- [Data extract]:
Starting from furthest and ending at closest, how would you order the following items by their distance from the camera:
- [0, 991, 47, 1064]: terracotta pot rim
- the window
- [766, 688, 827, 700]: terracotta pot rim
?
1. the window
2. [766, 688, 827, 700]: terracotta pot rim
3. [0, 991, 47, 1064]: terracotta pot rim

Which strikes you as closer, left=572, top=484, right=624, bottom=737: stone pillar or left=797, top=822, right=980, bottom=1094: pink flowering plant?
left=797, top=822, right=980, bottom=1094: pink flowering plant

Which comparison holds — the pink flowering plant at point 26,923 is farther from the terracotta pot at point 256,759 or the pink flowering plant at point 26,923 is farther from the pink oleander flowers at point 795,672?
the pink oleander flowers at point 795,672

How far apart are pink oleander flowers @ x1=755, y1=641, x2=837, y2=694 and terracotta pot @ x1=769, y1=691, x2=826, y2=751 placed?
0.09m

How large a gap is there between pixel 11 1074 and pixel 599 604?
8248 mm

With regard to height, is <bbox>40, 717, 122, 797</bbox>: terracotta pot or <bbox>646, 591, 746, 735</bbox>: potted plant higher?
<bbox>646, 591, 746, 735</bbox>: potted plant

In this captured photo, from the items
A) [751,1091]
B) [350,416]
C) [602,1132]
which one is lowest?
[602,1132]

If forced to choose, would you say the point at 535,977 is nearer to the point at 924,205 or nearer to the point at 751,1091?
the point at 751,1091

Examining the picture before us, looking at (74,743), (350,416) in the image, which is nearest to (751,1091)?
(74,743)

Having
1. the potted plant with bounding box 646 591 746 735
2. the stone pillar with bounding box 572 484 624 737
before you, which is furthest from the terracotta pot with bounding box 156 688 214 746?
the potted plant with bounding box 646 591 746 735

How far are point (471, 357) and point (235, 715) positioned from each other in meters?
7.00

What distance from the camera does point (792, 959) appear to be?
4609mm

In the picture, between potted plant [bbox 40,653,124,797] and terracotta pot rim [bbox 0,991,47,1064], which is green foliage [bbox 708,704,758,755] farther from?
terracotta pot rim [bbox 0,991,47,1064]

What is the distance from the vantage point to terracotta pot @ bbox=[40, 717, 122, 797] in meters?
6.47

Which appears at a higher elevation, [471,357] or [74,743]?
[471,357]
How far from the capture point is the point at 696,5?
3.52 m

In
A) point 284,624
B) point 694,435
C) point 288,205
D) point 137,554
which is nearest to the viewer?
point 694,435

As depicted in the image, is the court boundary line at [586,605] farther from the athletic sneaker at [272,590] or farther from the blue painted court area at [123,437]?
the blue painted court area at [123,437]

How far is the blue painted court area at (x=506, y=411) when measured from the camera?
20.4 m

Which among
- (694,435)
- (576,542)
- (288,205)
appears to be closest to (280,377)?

- [Exercise goal]: Update the records from the line containing "As depicted in" through the end of the records by changing "athletic sneaker" to "running shoe", and return only those lines with nothing else altered.

- [Finished answer]:
As depicted in the image, is the court boundary line at [586,605] farther from the running shoe at [272,590] or farther from the blue painted court area at [123,437]?
the blue painted court area at [123,437]

How far is the blue painted court area at (x=506, y=411) when measured from the camera?
20.4 m

Which among
- (694,435)
- (576,542)
- (288,205)
appears to be closest to (280,377)?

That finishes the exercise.